Speaker
Description
Precision electron identification is a critical challenge in electro/photo-production and deep-inelastic scattering experiments with large hadronic backgrounds. The GlueX-III experiment, planned to run at Jefferson Lab for 2027-2028, will significantly enhance the laboratory’s capability to explore charmonium production near threshold and related aspects of Quantum Chromodynamics in the non-perturbative regime. This talk will present the physics motivation for GlueX-III’s charmonium program, with emphasis on J/ψ photoproduction near threshold, its sensitivity to gluonic structure of nucleons, and the critical role of efficient electron-hadron separation for rejecting hadronic backgrounds and isolating rare dielectron final states. A central upgrade for GlueX-III, approved by the Jefferson Lab Program Advisory Committee in 2025, is a large-scale triple-GEM Transition Radiation Detector (TRD) optimized for electron identification and pion suppression in the hadron-rich environment of fixed-target photoproduction. We will describe the design, construction, and in-beam performance of a 720x528 mm2 triple-GEM-TRD prototype tested in the existing GlueX-II experimental acceptance during the 2025 run, including detector stability, timing performance, and transition radiation cluster identification.
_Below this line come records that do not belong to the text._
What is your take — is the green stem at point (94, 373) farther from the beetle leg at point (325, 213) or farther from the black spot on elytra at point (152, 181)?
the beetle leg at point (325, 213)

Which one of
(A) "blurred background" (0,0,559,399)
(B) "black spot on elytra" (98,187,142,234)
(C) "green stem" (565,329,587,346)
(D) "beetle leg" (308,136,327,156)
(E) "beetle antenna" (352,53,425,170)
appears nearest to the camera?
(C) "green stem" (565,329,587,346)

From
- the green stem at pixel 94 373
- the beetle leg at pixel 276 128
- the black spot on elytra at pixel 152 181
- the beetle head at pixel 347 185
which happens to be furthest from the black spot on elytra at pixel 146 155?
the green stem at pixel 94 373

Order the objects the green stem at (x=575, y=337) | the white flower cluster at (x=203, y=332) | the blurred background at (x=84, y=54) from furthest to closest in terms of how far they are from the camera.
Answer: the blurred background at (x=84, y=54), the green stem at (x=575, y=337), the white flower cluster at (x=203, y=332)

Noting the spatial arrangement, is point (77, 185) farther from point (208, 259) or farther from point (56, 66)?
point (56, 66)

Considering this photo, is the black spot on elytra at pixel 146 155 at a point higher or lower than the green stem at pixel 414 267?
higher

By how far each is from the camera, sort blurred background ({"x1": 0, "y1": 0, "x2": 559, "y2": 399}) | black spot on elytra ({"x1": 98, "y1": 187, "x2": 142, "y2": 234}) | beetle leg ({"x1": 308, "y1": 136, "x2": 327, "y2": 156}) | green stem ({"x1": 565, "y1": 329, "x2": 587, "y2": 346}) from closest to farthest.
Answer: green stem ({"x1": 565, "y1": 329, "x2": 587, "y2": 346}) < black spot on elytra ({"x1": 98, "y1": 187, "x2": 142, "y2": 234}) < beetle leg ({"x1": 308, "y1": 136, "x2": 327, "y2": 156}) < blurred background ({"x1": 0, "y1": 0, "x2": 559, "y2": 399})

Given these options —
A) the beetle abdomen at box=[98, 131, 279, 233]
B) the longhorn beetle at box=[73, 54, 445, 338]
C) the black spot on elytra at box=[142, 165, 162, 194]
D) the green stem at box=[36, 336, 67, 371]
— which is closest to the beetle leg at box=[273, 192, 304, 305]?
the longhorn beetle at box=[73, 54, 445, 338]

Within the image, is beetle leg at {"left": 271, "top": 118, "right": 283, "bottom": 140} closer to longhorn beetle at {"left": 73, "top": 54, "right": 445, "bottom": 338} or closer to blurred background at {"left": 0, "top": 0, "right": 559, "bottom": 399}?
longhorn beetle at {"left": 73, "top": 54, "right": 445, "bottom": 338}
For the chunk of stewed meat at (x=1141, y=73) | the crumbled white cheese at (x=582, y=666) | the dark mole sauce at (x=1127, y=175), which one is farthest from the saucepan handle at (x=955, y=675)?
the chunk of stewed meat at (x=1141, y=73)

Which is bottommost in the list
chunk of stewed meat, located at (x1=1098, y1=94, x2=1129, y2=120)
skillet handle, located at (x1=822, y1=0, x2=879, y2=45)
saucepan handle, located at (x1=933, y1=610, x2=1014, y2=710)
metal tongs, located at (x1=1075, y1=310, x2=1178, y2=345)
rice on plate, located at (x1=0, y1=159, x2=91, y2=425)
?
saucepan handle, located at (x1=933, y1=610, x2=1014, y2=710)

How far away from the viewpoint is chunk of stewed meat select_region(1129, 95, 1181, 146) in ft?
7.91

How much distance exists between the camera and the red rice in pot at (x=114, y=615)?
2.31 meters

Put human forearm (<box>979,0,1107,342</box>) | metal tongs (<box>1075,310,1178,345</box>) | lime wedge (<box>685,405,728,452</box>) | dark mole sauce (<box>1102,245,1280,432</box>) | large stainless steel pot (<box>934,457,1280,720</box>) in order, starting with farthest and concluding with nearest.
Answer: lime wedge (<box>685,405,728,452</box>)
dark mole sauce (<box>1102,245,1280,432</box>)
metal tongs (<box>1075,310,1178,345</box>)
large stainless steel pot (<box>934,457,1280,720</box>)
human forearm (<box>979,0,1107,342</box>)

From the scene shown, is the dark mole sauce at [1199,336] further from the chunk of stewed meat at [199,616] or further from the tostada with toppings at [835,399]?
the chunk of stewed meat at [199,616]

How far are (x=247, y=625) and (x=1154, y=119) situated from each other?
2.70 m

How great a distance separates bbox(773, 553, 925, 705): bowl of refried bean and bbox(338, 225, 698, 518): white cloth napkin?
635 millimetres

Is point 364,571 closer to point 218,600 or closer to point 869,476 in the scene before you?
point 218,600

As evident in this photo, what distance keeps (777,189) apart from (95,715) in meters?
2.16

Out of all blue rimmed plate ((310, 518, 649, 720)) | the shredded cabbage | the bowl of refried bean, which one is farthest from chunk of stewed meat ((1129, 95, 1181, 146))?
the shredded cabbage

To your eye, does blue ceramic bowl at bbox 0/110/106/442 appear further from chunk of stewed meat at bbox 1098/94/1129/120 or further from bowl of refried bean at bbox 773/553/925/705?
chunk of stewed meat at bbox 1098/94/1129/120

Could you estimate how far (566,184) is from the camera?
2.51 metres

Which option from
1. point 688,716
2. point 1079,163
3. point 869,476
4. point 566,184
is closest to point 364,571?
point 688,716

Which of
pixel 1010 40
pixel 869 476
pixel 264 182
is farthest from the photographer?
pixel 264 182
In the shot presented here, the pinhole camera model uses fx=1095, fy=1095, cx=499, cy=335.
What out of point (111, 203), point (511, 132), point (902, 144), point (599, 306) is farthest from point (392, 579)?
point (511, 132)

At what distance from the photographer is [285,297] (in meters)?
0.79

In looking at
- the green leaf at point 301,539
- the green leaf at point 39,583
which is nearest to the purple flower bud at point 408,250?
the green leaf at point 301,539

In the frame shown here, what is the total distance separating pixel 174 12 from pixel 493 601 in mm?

The detector’s integration with the GlueX tracking system is anticipated to improve the overall momentum resolution of the experiment. Its projected impact on signal purity and systematic uncertainties of the cross-section measurement will also be discussed. Simulation studies on detector performance related to electron/pion separation will be presented. Reconstruction of dielectron final states using data collected with the detector during the GlueX-II run will also be demonstrated. This talk will outline how the development and use of a modern TRD technology in a high-background environment at Jefferson Lab stands to directly inform detector design choices as a future upgrade path for the Electron-Ion Collider (EIC). There, precise electron identification amidst vast hadronic backgrounds and high rates will be essential for a broad expanse of physics measurements. The detector simulations can also be readily applied to the Electron-Ion Collider environment, to better demonstrate the advantages of a GEM-based TRD for the planned EIC physics program.